My question: Need to understand the time complexity of dynamic forward filling and back filling in spark Hello, I have a scala job that reads Delta Table A, transforms Data Frame and writes to Delta Table B (empty table)
The job runs processes 94,356,726 records and finishes in 16 minutes.
However, after adding dynamic filling logic to the Dataframe transform, the job executes for 2 hours and 20 minutes.
What's a big gap in performance, what's the time complexity of the backfilling?

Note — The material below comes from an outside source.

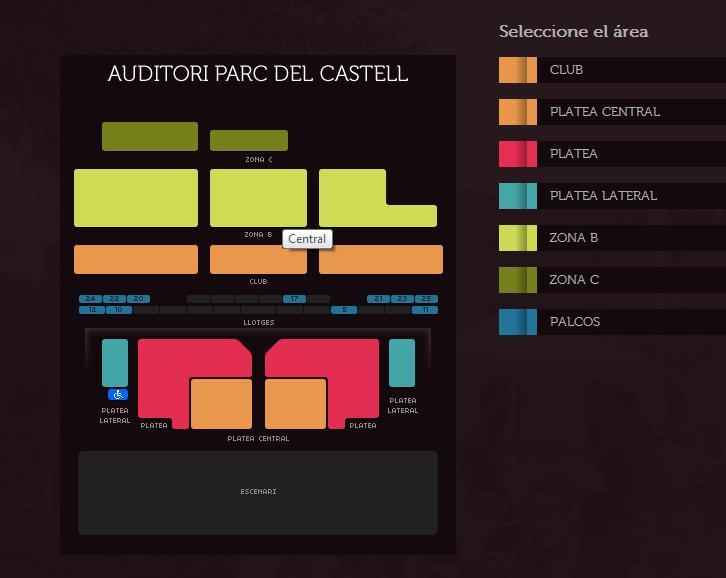 Plano gradas FESTIVAL CASTELL PERALADA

Details Purpose of the backfilling
I have data like this:
| id | version | data_column |
|---|---|---|
| 0 | 4 | null |
| 0 | 3 | "test 2" |
| 0 | 2 | null |
| 0 | 1 | "test 1" |
I want to get the data like this:
| id | version | data_column |
|---|---|---|
| 0 | 4 | "test 2"// filled from version 3 |
| 0 | 3 | "test 2" |
| 0 | 2 | "test 1" // filled from version 2 |
| 0 | 1 | "test 1" |
My method Following method here: Pyspark : forward fill with last observation for a DataFrame
// before using backfilling, the job uses the "partitionWindow " for dedup
val partitionWindow = Window
.partitionBy("id")
.orderBy(desc("version"), desc("timestamp'))
val backfillWindow = partitionWindow
.rowsBetween(0, Window.unboundedFollowing)

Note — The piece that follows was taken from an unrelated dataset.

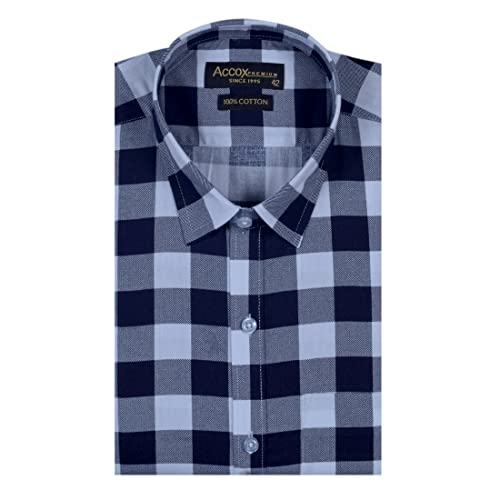 7f5d28265e Men's Check Shirts: Buy Men's Check Shirts Online at Best Prices in ...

df.withColumn("data_filled", coalesce(first("data_column", true).over(backfillWindow), col("data_column")))
My Observation
- Execution time: It works as expected, but huge performance downgrade, from 16 minutes to 2hours and 20 minutes
- Spark stage: In spark history server, the bottleneck is the "Delta Lake touching files: low shuffle merge", gap is 1.8 minute vs. 1.1 hours
- Physical plan: I use winmerge to compare the physical plan of the "Delta Lake touching files: low shuffle merge" stage, between 2 jobs, no big difference
- I check pyspark ffill and bfill, they shall have similar time complexity, the doc doesn't mention time complexity, only says: " Avoid this method against very large dataset."
More Thoughts: I'm doing one-direction backfilling, it shall be close to O(Nlog(N)), right? Maybe a bi-directional filling (forward and backward at the same time) would be different
Thank you!